**Work instructions:**
a: Duplicate the passage of the Provincial Aerospace article below between "Title: Provincial Aerospace: flying" and "a global player.", inclusive.
b: Answer these questions using the Provincial Aerospace article below:
(i) In how many countries does Provincial Aerospace Limited operate?
(ii) According to Brian Chafe, how many employees did the company have before and after its recent growth?
(iii) Which regional carrier is the company mostly known to the general public for owning?

**Text provided:**
☆ ☆ ☆
Title: Provincial Aerospace: flying out of the box!

Sub-title: This Eastern Canadian provider of maritime patrol, aerial surveillance and search and rescue capabilities has quietly become a global player.

 

While Canadian governments have almost all made significant efforts over the years to spread military deployments and spending equitably across the land, it is an open secret that key decisions are invariably made in central Canada. As a result, defence sectors players have learned to be visible there, particularly in Ottawa. That way, they can be well positioned when new procurement contracts, and more particularly, the industrial and regional benefits (IRB) work that spins off from US purchases, are handed out.

 

However according to Brian Chafe, Chief Operating Officer of Provincial Aerospace Limited (PAL), which operates in 30 countries worldwide, the company he heads has managed to do quite well, by not playing that game. “We grew from 300 employees to 800 during the last few years by focusing on innovation,” said Chafe. “There is no innovation in IRB work. So we have never sought it out, and have no plans right now to accept any.”

 

In layman’s terms, Provincial Aerospace’s core business boils down providing customers, (whether they be Canadian or foreign governments or businesses) with maritime patrol, aerial surveillance and search and rescue capabilities. These include special missions operations and alternate service delivery (ASD), aircraft modification, Tier one integration, as well as integrated logistics and support (ILS) training.

 

Patrolling Canada’s waters

Provincial Aerospace, (which is known mostly to the general public for its ownership of Provincial Airlines, an Eastern Canada-based regional carrier) in many ways began its rapid penetration into the defence market 20 years ago.
☆ ☆ ☆
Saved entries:
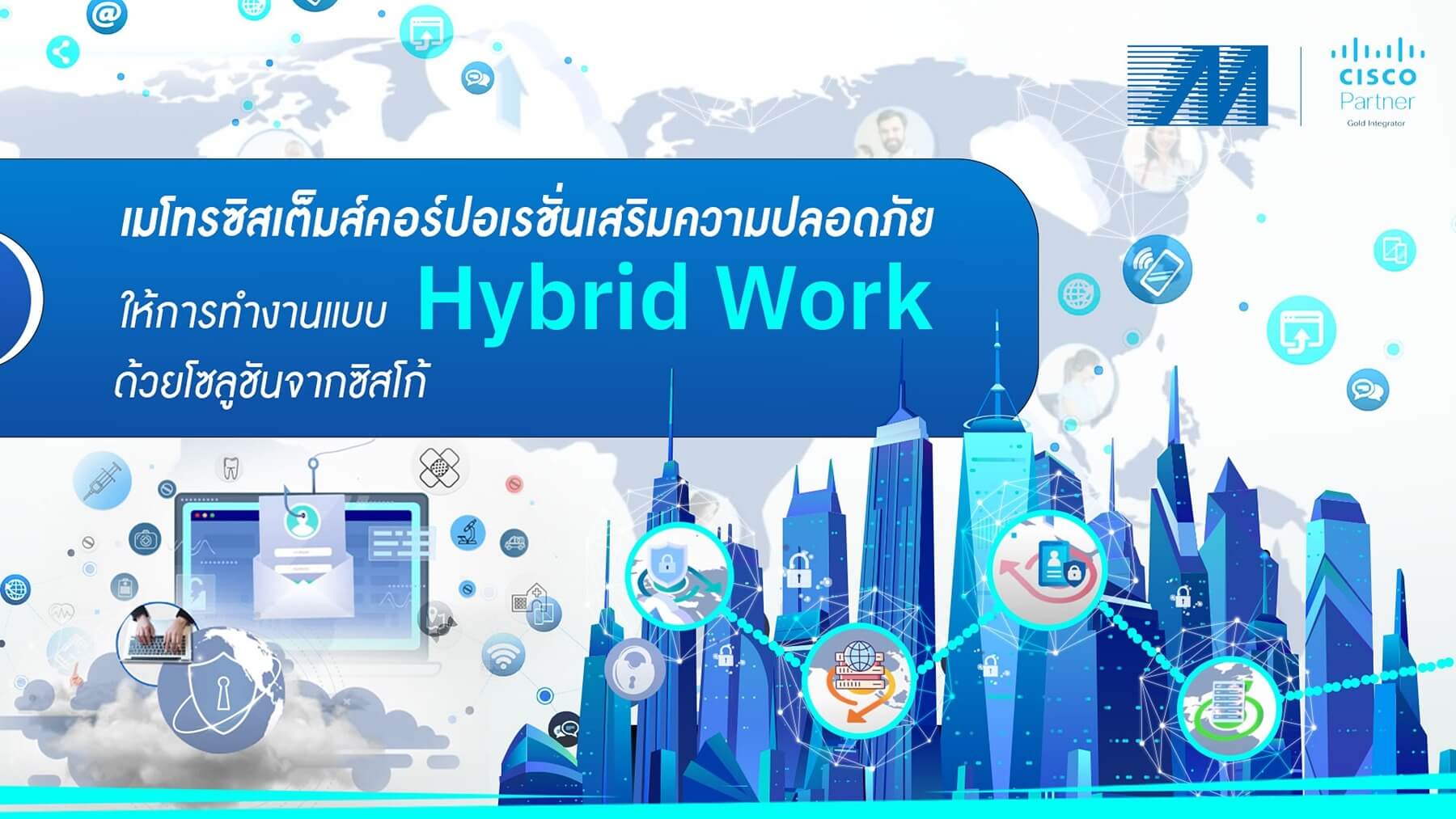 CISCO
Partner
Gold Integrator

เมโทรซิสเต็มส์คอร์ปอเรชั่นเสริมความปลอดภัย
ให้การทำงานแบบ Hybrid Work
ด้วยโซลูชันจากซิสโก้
☆ ☆ ☆
**Answer set:**
a:
Title: Provincial Aerospace: flying out of the box!

Sub-title: This Eastern Canadian provider of maritime patrol, aerial surveillance and search and rescue capabilities has quietly become a global player.

b:
(i) 30 countries
(ii) It grew from 300 employees to 800.
(iii) Provincial Airlines